Het was vernederend voor de Farao van te moeten weggaan van de magiers en wijze
mannen om zich te richten naar de Hebreeuwse dienaar. Maar de geleerde en de
wijze mannen mislukten, en nz wil hij toegeven om de nederige dienst van een
slaaf te aanvaarden, als zijn gestoorde geest maar rust kan vinden. "Toen zond
Farao en riep Jozef, en zij deden hem haastiglijk uit den kuil komen; en men
schoor hem en men veranderde zijne kleederen, en hij kwam tot Farao. En Farao
sprak tot Jozef : Ik heb eenen droom gedroomd en er is niemand, die hem uitlegge;
maar ik heb van u hooren zeggen, als gij eenen droom hoort, dat gij hem uitlegt.

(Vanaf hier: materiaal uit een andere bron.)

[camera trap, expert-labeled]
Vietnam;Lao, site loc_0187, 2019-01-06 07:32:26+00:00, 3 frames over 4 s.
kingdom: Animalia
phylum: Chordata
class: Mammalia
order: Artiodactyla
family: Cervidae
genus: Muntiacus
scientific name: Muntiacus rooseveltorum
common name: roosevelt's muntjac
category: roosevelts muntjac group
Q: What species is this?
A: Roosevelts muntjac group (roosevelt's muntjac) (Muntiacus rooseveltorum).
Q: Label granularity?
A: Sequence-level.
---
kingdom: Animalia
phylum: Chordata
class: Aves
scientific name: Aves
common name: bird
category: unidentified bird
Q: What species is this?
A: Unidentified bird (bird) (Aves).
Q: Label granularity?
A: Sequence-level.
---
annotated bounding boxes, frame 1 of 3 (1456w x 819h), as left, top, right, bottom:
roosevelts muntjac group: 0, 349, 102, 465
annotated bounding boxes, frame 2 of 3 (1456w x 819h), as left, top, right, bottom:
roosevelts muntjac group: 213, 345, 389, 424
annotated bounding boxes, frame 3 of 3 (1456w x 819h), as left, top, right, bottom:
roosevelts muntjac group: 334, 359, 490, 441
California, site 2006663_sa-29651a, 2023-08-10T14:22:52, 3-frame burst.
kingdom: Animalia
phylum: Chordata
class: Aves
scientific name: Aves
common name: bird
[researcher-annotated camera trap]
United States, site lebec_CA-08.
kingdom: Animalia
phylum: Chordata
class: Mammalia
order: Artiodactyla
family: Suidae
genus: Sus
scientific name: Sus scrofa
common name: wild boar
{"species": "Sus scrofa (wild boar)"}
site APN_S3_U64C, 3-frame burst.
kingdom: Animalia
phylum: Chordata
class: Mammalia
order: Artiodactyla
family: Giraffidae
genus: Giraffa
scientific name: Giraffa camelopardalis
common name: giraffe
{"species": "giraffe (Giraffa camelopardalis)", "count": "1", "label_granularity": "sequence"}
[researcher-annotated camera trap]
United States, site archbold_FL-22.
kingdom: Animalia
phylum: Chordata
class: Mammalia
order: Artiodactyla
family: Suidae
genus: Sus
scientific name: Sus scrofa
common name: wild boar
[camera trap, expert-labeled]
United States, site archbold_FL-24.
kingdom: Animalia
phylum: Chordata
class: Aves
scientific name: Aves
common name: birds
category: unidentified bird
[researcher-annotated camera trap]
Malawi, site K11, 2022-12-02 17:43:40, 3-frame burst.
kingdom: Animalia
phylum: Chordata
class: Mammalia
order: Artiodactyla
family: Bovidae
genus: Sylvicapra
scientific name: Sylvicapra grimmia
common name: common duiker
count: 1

En Jozef antwoordde Farao, zeggende : Het is buiten mij : God zal Farao's
welstand aanzeggen".
Jozef's antwoord aan de koning toont zijn sterk geloof en nederig vertrouwen
aan. Hij wijst nederig alle eer af van in zich zelf een hogere wijsheid te
bezitten om te interpreteren. Hij zegt aan de koning, dat zijn wijsheid niet
groter is dan deze, die hij ging raadplegen. "Het is buiten mij". God alleen kan
deze mysteries uitleggen. "Toen sprak Farao tot Jozef "Zie, in mijn droom stond
ik aan den oever der rivier; en zie, uit de rivier kwamen op zeven koeien, vet
van vleesch en schoon van gedaante, en zij weidden in het gras; en zie, zeven
andere koeien kwamen op na deze, mager en zeer leelijk van gedaante, rank van
vleesch; ik heb dergelijke van leelijkheid niet gezien in het gansche Egypteland;
en die ranke en leelijke koeien aten die eerste zeven vette koeien op, maar men
merkte niet, dat zij in haren buik ingekomen waren, want haar aanzien was
leelijk gelijk als in den beginne. Toen ontwaakte ik. Daarna zag ik in mijnen
droom, en zie, zeven aaren rezen op in eenen halm, vol en goed; en zie, zeven
dorre, dunne en door den oostenwind verzengde aren schoten na deze uit; en de
zeven dunne aren verslonden die zeven goede aren. En ik heb het den toovenaars
gezegd, maar er was niemand, die het mij verklaarde.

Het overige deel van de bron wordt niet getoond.